Consigne 1
Recopiez à l'identique les enregistrements, depuis la ligne qui contient « Which of the smoke » jusqu'à la fin des enregistrements, ces deux limites comprises.

Texte du document
# # # #

C’est en forgeant qu’on devient forgeron !

On s’entend, la recette n’est pas nouvelle. Toutes les cultures du monde ont leur proverbe qui nous rappelle que l’expérience, ça s’acquiert. Dans Outliers, Malcom Gladwell parle même d’un bon 10 000 heures pour devenir expert dans un domaine.

Or dans notre monde de l’instantané, on s’autoproclame trop facilement expert. Fake it ’til you make it, nous disait un directeur de création exécutif récupéré du fin fond de l’Ouest américain et dont la carrière québécoise se termina au bout d’un an. Didn’t make it. He didn't walk the talk comme disent les Chinois.

Donc, trois voies en créativité :

1. On se décourage avant d’avoir réellement essayé.

2. On simule jusqu’à ce que l’entourage ne soit plus dupe — et on retourne en Utah.

3. On relève ses manches et on met de l’huile de coude dans son travail. Ou dans le cas de Daniel, de la peinture à l’huile !

# # # #

Enregistrements présentés
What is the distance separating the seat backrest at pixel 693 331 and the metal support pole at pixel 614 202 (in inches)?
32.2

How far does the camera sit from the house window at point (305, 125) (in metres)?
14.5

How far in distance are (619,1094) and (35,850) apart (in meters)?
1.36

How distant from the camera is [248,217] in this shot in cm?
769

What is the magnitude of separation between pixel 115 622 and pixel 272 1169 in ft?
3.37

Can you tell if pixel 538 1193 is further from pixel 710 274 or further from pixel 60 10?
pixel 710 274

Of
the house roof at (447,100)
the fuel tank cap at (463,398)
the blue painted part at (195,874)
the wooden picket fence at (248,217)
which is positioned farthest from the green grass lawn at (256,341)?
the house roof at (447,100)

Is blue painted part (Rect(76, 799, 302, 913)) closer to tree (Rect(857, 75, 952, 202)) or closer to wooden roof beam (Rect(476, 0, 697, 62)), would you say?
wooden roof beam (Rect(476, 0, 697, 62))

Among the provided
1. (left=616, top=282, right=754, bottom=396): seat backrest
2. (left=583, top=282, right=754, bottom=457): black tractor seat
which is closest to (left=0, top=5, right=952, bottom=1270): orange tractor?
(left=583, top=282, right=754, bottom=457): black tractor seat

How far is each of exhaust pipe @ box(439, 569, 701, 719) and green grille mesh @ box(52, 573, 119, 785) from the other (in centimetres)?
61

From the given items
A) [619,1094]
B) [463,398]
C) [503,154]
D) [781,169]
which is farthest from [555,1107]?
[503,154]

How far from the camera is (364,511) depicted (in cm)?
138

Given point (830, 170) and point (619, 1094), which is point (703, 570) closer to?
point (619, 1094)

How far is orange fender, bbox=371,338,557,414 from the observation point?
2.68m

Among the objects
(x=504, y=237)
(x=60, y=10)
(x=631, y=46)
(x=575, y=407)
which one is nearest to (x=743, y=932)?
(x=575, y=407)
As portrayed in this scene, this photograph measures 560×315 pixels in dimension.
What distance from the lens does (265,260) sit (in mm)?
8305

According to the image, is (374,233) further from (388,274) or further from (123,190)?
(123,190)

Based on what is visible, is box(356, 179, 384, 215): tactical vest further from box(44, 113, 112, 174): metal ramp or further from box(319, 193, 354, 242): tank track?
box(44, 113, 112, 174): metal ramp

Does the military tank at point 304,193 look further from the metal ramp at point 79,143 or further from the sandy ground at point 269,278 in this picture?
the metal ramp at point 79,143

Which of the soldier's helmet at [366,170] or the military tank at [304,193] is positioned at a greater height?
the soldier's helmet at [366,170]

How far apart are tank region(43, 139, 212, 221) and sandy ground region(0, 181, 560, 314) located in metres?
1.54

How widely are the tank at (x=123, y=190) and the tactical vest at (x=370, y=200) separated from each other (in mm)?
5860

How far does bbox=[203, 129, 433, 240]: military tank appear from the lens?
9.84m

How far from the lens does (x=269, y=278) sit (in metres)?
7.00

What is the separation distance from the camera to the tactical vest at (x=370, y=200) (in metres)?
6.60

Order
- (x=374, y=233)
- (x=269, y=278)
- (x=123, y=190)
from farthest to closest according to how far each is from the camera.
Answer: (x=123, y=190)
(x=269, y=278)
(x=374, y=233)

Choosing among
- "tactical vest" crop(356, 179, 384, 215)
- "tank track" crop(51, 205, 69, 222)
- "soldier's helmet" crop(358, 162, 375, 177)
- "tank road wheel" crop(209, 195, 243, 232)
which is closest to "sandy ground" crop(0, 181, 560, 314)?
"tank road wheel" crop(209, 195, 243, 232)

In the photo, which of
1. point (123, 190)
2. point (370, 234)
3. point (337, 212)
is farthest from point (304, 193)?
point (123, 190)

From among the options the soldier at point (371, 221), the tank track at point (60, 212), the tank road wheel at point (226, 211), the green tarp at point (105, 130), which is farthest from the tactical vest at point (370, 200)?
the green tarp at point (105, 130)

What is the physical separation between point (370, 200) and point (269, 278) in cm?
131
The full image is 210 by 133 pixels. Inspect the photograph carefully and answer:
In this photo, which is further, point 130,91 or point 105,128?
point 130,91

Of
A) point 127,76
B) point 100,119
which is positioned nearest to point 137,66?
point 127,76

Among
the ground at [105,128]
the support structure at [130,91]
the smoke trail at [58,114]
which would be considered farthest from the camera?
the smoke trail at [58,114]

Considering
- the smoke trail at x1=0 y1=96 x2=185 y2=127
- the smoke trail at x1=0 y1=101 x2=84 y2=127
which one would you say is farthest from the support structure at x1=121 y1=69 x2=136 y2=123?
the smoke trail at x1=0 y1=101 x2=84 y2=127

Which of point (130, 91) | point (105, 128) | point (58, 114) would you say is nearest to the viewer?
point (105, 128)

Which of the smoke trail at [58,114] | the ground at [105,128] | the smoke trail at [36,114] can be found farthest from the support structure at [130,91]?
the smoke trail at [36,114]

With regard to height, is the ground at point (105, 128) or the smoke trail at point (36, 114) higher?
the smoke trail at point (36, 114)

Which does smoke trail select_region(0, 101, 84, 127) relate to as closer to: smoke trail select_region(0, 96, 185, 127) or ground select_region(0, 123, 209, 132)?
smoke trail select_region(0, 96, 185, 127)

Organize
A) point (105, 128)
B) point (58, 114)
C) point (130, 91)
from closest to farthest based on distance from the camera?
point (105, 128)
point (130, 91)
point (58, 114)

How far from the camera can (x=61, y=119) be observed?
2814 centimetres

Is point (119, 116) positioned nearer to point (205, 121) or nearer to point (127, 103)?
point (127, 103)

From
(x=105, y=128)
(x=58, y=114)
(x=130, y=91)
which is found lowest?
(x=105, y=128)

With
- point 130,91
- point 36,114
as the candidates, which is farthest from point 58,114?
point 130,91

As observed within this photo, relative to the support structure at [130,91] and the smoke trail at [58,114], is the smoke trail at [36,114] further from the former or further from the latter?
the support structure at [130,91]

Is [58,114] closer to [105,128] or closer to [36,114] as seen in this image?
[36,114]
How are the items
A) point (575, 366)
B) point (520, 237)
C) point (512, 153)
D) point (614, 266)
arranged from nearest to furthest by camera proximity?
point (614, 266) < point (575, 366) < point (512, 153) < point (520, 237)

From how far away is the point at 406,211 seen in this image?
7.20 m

# # # #

Consigne 2
D'après le texte du document, combien d'heures faut-il, selon Outliers, pour devenir expert dans un domaine ?

Résultat obtenu 1
Which of the smoke trail at [58,114] | the ground at [105,128] | the smoke trail at [36,114] can be found farthest from the support structure at [130,91]?
the smoke trail at [36,114]

With regard to height, is the ground at point (105, 128) or the smoke trail at point (36, 114) higher?
the smoke trail at point (36, 114)

Which does smoke trail select_region(0, 101, 84, 127) relate to as closer to: smoke trail select_region(0, 96, 185, 127) or ground select_region(0, 123, 209, 132)?
smoke trail select_region(0, 96, 185, 127)

Organize
A) point (105, 128)
B) point (58, 114)
C) point (130, 91)
from closest to farthest based on distance from the camera?
point (105, 128)
point (130, 91)
point (58, 114)

How far from the camera can (x=61, y=119) be observed?
2814 centimetres

Is point (119, 116) positioned nearer to point (205, 121) or nearer to point (127, 103)?
point (127, 103)

From
(x=105, y=128)
(x=58, y=114)
(x=130, y=91)
which is found lowest?
(x=105, y=128)

With
- point 130,91
- point 36,114
as the candidates, which is farthest from point 58,114?
point 130,91

As observed within this photo, relative to the support structure at [130,91] and the smoke trail at [58,114], is the smoke trail at [36,114] further from the former or further from the latter?
the support structure at [130,91]

Is [58,114] closer to [105,128] or closer to [36,114] as seen in this image?
[36,114]
How are the items
A) point (575, 366)
B) point (520, 237)
C) point (512, 153)
D) point (614, 266)
arranged from nearest to furthest by camera proximity?
point (614, 266) < point (575, 366) < point (512, 153) < point (520, 237)

From how far away is the point at 406,211 seen in this image?
7.20 m

Résultat obtenu 2
Un bon 10 000 heures.